[Jobs]
1. Answer these three questions about the pauri commentary, one line each, marked to match:
(a) How many lines make up the first salok?
(b) How many parts does the second salok contain?
(c) To what does the fourth part compare the street artists' dance rotations?
2. Summarize the pauri commentary in two sentences.
3. Resume the pauri commentary after its final sentence.

[Page extract]
^^^^^^^^

This pauri (stanza), revealed by Guru Nanak Sahib, is accompanied by two saloks. The first salok, comprising four lines, describes the Divine-play (ras) in creation. This salok suggests that nature performs in the Divine-play in which parts of time and natural elements are characters. The second salok, comprising twenty-six lines, contains four parts. The first part constitutes a satirical narrative of a theatrical performance (ras lila) carried out by actors, performers, or street artists. The second part contrasts the life-play of servants of IkOankar (the Divine) and those of performers entangled in materialistic lifestyles. In the third part, the Guru contrasts desperate performers’ narratives with those doing service out of love for IkOankar. The fourth part satirically compares street artists’ dance rotations to repetitive devices rotating endlessly on their axis to demonstrate how many are trapped in seemingly endless cycles of earthly plays. This pauri reaffirms that to remember Nam in complete love and surrender is to be imbued with IkOankar.

^^^^^^^^

[Dataset rows]
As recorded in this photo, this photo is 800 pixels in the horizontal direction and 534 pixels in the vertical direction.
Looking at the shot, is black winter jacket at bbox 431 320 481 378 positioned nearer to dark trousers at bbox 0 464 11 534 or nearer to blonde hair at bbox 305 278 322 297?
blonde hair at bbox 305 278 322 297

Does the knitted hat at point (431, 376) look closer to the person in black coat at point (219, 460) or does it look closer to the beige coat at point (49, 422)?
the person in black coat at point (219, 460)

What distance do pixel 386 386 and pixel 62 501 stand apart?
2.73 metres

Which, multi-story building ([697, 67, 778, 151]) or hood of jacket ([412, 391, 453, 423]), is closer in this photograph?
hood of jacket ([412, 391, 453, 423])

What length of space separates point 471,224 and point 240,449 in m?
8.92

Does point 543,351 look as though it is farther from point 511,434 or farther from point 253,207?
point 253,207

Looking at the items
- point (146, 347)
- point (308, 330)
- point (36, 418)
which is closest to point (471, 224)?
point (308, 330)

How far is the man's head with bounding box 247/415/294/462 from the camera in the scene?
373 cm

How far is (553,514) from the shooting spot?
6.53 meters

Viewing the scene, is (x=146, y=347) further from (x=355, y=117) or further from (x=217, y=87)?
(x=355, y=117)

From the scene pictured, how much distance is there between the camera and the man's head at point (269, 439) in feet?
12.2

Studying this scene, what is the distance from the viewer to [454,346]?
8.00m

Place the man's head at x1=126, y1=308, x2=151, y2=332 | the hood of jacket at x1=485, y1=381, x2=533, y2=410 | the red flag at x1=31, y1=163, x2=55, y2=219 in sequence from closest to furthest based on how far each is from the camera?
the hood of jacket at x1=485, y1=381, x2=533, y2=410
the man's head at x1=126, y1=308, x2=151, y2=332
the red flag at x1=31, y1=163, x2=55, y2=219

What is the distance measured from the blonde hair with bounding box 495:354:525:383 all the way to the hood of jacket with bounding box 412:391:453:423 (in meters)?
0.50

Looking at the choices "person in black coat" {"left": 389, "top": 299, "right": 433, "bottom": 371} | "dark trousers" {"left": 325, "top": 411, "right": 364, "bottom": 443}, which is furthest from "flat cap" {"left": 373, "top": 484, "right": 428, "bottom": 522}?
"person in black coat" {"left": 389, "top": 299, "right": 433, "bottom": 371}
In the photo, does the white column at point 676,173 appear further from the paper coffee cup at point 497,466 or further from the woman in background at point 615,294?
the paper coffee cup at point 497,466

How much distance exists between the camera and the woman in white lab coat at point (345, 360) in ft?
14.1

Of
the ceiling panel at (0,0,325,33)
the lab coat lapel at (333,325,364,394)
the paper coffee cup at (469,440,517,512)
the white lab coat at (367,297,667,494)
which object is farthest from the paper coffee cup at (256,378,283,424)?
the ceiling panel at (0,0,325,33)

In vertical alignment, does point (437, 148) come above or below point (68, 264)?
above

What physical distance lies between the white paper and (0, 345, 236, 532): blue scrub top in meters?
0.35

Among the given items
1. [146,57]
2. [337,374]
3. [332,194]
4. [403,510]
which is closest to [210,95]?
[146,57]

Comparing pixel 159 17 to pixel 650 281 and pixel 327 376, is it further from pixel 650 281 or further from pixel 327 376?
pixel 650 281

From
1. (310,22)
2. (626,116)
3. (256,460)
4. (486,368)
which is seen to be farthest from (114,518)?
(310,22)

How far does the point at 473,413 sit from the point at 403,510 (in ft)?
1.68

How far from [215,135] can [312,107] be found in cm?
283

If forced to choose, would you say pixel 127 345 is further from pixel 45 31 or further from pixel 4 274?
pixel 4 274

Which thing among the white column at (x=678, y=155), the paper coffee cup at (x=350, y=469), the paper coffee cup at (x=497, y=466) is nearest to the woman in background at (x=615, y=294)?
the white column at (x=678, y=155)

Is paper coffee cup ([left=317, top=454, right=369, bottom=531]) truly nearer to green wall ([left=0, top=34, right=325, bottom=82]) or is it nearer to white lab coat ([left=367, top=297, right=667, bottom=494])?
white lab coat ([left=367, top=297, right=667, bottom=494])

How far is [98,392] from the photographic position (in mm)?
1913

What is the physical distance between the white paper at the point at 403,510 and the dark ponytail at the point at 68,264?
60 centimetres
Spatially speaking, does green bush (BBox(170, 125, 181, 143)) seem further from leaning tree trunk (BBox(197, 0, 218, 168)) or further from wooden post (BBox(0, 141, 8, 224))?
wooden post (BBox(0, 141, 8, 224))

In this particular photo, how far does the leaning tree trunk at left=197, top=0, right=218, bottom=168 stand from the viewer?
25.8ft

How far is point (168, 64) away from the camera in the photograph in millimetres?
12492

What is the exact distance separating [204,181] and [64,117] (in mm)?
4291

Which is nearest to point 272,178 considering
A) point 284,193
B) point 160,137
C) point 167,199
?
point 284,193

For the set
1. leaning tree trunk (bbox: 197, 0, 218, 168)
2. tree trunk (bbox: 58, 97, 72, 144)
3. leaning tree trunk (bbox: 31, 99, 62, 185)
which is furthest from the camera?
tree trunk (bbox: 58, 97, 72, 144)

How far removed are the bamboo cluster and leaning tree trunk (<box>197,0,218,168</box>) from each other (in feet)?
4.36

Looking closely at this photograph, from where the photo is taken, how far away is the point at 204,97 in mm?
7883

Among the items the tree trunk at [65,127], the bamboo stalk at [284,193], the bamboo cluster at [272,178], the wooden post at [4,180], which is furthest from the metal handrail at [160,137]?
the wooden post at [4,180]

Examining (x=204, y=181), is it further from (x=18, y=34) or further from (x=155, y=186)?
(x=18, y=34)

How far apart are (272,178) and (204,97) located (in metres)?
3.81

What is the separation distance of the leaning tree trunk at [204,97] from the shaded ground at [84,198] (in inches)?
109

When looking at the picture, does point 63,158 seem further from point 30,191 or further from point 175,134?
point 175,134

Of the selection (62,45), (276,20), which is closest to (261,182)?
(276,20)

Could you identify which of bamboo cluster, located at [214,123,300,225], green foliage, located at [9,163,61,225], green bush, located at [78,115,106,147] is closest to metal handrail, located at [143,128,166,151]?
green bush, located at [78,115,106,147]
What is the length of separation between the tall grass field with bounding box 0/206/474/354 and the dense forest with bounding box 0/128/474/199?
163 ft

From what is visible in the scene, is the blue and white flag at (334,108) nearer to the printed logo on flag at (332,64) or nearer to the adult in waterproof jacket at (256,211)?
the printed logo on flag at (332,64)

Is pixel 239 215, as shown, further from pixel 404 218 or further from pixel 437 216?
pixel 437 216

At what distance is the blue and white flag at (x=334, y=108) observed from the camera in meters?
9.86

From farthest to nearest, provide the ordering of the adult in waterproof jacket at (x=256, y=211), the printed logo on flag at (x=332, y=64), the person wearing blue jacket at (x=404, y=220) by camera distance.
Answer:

^^^^^^^^

[Responses in order]
1.
(a) Four lines.
(b) Four parts.
(c) To repetitive devices rotating endlessly on their axis.

2. The pauri revealed by Guru Nanak Sahib comes with two saloks: a four-line one that describes the Divine-play in creation, and a twenty-six-line one in four parts that satirizes theatrical performers and contrasts them with servants of IkOankar. The pauri reaffirms that remembering Nam in complete love and surrender is being imbued with IkOankar.

3.
nāu terā niraṅkāru hai nāi laïai narki na jāīai.
jīu pinḍu sabhu tis de khājai ākhi gavāīai.
je loṛahi caṅgā āpaṇa kari punnahu nīcu sadāīai.
je jarvāṇā parharai jaru ves karedī āīai.
ko rahai na bharīai pāīai.5.
Literal Translation
Interpretive Transcreation
Poetical Dimension
Guru Nanak concludes by challenging the theatricalities which purport to show us how to get to “heaven” in their system by striking fear in us. The real way to stay out of an unpleasant place is to live in the culture of 1-Identification, or Nam, where we learn to identify with 1Force. Our temporary identities begin to relate with the Eternal Identity. It is no use paying attention to what other people are telling us about what we must or must not do in order to attain some sort of peace.

Guru Nanak says, if you are really looking for goodness for your own goodness, then what you must do is, be virtuous. Do good things but be humble — become virtuous and act as if you are nothing.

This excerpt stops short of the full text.